On Tuesday, the Southlake, Texas-company reported its second-quarter earnings, which echoed first-quarter earnings in that the company appears to be heading in the right direction after a period of sluggish growth.
Revenue rose 9 percent to $984 million. Sabre earned net income of $92 million compared with a quarterly loss of $6 million a year earlier.
On July 23, Doug Barnett became the company’s chief financial officer and executive vice president, as the past chief financial officer, Rick Simonson, stepped aside. The move represented the latest C-suite change since Sean Menke took the CEO job 18 months ago. Earlier in the month, Sabre made other technology leadership hires and blended its distribution network and airline units under new regime.
Expedia and Booking.com Play Roles
Distribution is Sabre’s largest segment. The unit saw revenue rise 13.2 percent to $720 million, year-over-year. Menke said the growth was broad-based across North America, Europe, and Asia-Pacific.

#####

Set task A
Rescale the stored entries starting at the line containing "How distant is" and ending at the line containing "4597 centimetres", writing both lines out in full. Multiply each distance in the answers by 1.8 and round it to a whole number, with halves rounded up, but leave all other lines and numbers unchanged.
Set task B
Resume the report on Sabre's second-quarter earnings, writing on from its final sentence.

(Stored entries)
#####

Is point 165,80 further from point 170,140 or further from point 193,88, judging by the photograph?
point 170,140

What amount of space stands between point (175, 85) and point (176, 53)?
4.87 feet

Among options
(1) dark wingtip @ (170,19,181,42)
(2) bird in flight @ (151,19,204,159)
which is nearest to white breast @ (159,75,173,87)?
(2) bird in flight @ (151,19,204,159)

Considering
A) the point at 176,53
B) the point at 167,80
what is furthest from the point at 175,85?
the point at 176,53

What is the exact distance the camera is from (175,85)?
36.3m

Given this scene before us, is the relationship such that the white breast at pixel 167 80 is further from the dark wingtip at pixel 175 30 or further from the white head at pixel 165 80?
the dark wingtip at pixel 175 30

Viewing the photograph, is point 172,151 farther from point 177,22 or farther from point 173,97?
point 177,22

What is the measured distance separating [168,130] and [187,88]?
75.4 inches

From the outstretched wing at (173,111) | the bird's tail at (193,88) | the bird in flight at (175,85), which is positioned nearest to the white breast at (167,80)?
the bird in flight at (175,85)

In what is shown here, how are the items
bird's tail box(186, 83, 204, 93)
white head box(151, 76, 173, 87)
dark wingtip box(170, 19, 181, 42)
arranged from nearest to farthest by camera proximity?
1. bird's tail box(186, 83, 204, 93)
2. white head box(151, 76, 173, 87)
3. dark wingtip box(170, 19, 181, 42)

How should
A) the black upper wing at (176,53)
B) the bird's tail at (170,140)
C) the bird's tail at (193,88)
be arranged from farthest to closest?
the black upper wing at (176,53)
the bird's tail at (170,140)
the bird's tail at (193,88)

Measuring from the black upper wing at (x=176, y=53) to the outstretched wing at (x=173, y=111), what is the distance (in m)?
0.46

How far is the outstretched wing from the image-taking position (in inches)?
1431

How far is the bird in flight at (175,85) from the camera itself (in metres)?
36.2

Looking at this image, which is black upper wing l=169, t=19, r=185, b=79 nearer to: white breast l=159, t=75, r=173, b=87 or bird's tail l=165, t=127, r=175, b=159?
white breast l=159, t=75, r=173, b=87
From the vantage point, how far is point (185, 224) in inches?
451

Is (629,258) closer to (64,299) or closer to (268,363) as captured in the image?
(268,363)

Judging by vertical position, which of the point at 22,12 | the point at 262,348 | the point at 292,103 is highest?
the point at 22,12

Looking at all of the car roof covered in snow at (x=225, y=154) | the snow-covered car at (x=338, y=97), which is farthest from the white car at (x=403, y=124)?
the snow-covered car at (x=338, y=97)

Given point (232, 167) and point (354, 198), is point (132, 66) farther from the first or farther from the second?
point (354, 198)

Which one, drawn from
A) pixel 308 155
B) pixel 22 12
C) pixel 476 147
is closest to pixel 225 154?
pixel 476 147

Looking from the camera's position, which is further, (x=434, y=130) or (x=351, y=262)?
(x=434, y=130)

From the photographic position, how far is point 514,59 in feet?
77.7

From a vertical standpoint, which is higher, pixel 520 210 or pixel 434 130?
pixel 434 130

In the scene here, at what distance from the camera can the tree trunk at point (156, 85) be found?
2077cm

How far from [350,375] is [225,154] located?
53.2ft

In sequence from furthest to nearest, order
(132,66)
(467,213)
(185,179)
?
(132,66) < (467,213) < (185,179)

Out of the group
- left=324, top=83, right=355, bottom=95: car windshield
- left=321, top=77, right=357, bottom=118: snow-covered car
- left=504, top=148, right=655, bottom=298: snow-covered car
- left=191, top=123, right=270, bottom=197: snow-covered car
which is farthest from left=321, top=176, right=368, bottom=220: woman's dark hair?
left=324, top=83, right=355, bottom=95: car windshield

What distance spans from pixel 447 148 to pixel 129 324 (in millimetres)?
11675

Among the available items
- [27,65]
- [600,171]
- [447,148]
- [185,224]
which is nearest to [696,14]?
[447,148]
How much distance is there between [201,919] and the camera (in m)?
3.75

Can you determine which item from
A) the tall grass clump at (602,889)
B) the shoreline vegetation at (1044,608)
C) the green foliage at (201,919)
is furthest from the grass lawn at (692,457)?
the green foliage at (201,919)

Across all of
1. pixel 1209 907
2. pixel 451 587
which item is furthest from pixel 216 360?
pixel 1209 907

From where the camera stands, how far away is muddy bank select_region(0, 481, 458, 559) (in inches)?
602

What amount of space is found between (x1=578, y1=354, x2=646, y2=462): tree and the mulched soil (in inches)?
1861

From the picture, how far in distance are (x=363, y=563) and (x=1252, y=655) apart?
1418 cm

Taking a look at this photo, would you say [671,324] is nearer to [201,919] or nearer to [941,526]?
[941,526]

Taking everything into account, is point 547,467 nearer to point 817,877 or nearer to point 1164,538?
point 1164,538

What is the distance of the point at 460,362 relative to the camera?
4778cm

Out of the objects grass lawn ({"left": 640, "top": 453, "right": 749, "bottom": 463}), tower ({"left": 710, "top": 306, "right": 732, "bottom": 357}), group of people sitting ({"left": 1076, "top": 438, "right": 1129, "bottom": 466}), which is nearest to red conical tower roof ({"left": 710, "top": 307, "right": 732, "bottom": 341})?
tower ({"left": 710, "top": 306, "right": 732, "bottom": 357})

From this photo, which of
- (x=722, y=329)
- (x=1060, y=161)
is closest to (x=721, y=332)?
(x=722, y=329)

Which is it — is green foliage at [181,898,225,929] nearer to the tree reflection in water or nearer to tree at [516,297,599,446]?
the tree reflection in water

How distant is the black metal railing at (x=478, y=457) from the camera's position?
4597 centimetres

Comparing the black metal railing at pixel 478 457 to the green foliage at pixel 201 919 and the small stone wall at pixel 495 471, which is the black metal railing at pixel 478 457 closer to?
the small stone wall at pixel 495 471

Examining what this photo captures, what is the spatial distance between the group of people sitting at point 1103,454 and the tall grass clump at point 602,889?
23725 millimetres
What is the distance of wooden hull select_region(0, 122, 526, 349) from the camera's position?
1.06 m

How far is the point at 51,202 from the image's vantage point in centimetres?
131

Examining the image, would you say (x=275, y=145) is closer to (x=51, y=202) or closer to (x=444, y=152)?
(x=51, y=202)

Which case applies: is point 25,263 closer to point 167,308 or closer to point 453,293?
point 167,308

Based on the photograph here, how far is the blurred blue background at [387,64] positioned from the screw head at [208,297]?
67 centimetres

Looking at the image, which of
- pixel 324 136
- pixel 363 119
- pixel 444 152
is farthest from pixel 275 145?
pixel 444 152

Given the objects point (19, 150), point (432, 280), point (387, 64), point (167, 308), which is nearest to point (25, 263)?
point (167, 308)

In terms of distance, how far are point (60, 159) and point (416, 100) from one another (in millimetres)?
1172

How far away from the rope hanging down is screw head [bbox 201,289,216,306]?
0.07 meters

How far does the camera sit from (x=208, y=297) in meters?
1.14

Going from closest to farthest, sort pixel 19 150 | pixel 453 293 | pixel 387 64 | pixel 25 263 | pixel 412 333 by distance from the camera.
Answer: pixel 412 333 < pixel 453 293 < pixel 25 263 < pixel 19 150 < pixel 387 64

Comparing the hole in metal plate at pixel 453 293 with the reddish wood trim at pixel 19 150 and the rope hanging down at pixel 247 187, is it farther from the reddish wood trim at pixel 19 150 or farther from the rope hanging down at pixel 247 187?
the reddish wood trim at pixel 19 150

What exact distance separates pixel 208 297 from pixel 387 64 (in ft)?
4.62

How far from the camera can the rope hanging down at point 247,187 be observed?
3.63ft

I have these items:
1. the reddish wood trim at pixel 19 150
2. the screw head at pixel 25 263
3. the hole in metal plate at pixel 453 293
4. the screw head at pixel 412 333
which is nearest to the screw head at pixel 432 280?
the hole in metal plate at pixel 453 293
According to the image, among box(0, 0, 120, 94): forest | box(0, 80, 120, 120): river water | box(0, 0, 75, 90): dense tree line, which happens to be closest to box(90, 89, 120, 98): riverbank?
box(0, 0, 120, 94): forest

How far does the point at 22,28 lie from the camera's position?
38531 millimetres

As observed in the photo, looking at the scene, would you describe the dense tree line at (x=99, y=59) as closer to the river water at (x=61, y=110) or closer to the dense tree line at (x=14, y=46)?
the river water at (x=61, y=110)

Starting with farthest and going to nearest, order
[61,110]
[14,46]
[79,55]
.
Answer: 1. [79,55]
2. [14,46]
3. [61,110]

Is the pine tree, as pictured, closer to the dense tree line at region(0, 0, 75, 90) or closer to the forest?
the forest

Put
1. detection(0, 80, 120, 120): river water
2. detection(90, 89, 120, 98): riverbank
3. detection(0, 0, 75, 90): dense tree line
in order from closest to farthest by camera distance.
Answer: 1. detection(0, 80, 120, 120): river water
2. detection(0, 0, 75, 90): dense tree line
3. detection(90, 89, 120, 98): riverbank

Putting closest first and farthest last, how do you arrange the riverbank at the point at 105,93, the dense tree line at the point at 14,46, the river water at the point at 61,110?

#####

Exercise result A
How distant is the black metal railing at (x=478, y=457) from the camera's position?
8275 centimetres

Exercise result B
One of Sabre’s largest customers in North America is Expedia, which saw air booking volumes rise 6 percent in the second-quarter, and this flowed through to Sabre in the form of fees. In Europe, Sabre won some more travel management company contracts.
Worldwide, Sabre claimed that it gained about a percentage of market share against its distribution technology rivals Amadeus and Travelport, bringing it to 37 percent. The other companies calculate share in divergent ways.
In one initiative, Sabre will be the first of the distribution tech giants to give its travel agencies access to all of Booking.com’s listings, including for alternative accommodation, later this year. Sabre hopes to add inventory from other suppliers, such as European bedbanks, too.
On a call with investors on Tuesday, Menke said, “Given the number of negotiated rates out there, a property may have several rates available [on any given date] and it can be a challenge [for agents] to get a holistic view of all the content out there.”
Menke said the new feature should give agents a fuller sense of what’s available, especially in alternative lodging, which is of increasing interest to corporate travelers.
In Asia Pacific, Sabre saw bookings grow 23.5 percent in the quarter, most of which was thanks to it signing major Australia-based travel agency Flight Centre — a contract stolen away from rival Travelport.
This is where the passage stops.